Robert Gao is co-author of the paper “Acoustic telemetry in injection molding", published in the 2001 Society of Plastics Engineers Annual Technical Conference in Dallas, TX in May, 2001.  The paper was co-authored with David Kazmer and their Ph.D. students Charles (Burt) Theurer and Li Zhang. Another paper entitled "Design of a wireless sensor for injection molding cavity pressure measurement" will be presented at the ASME International Mechanical Engineering Congress and Exhibition in New York, NY in November 2001. The group has also submitted a paper “Fundamental aspects for the design of a self-energized sensor for injection molding process monitoring”, which will be published at the 2002 NSF Design, Service and Manufacturing Grantees and Research Conference, to be held in January, 2002, in Puerto Rico.

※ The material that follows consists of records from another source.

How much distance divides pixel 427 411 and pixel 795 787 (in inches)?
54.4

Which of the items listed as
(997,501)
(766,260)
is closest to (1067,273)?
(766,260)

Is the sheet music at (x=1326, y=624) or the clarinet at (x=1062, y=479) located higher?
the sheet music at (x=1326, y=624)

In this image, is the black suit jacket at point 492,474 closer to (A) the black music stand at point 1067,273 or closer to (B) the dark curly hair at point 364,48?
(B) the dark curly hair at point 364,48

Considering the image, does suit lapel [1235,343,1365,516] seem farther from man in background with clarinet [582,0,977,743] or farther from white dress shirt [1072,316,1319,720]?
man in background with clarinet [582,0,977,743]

The papers are based on research findings from the NSF project "Self-Energized Micro Sensors for Process Monitoring of Injection Molding''.

 

Janis Terpenny has co-authored and presented several papers with colleagues and her graduate students recently. Along with MS student Maria Benson "A Survey of Methods and Approaches to Knowledge Management in the Product Development Environment", was published and presented at the 21st ASME DETC, Computers and Information in Engineering Conference (CIE), September 9-12, 2001. Along with MS student Akshaye Sikand "Collaborative and Distributed Design: Current Status and Research Opportunities", was published in the proceedings of the Flexible Automation and Intelligent Manufacturing (FAIM) International Conference, Dublin, Ireland, July 16-18, 2001.  Dr. Terpenny authored and presented a paper "Senior Design Projects to Aid the Disabled" at the ASEE 2001 Conference and Exposition, Albuquerque, New Mexico, June 24-27, 2001 based on work with colleagues Robert Gao, John Ritter, Donald Fisher, and Sundar Krishnamurty.  Along with MS student Kimberly Sward and colleague William G. Sullivan at Virginia Tech, Dr. Terpenny authored and presented "A Virtual Classroom for Teaching the Economic Principles of Engineering Design" also at the ASEE 2001 Conference and Exposition.  With Ph.D. candidate Jiachuan Wang "Agent-based solution synthesis based on imprecise information during preliminary engineering design process", was published and presented at the 10th Annual Industrial Engineering Research Conference IERC-2001, Dallas, Texas, May 20-22, 2001.  Dr. Terpenny also co-lead an NSF sponsored workshop at the ASEE Conference related to the Virtual Classroom project with William Sullivan.  She was also an invited participant in a recent NSF Workshop held at University of California Irvine on Decision Making in Design.

 

 

Visiting scholars

 

In August, Professor Laoucine Kerbache visited for one week in August with Professor Smith. Professor Kerbache is a professor in the HEC business school in Paris, France. Professor Smith and Professor Kerbache are collaborating on the development of a research project for applying queueing networks in supply chain management and design. This work will be presented at the Miami INFORMS meeting in November 2001.

 

Finally, Professor Frederico Cruz is visiting Professor Smith for a one-year sabbatical from August 2001-August 2002. Professor Cruz is an Assistant Professor in the Statistics Department at the Federal University of Minas Gerais (UFMG) which is located in Belo Horizonte, Brazil. Professor Cruz is working with Professor Smith on  a research project concerning ``Network Design and Stochastic Analysis of M/G/C/C Queues'' which are most useful in the quantitative flow analysis of pedestrian and vehicular traffic networks. Professor Cruz is located in Marston 215, so stop on by.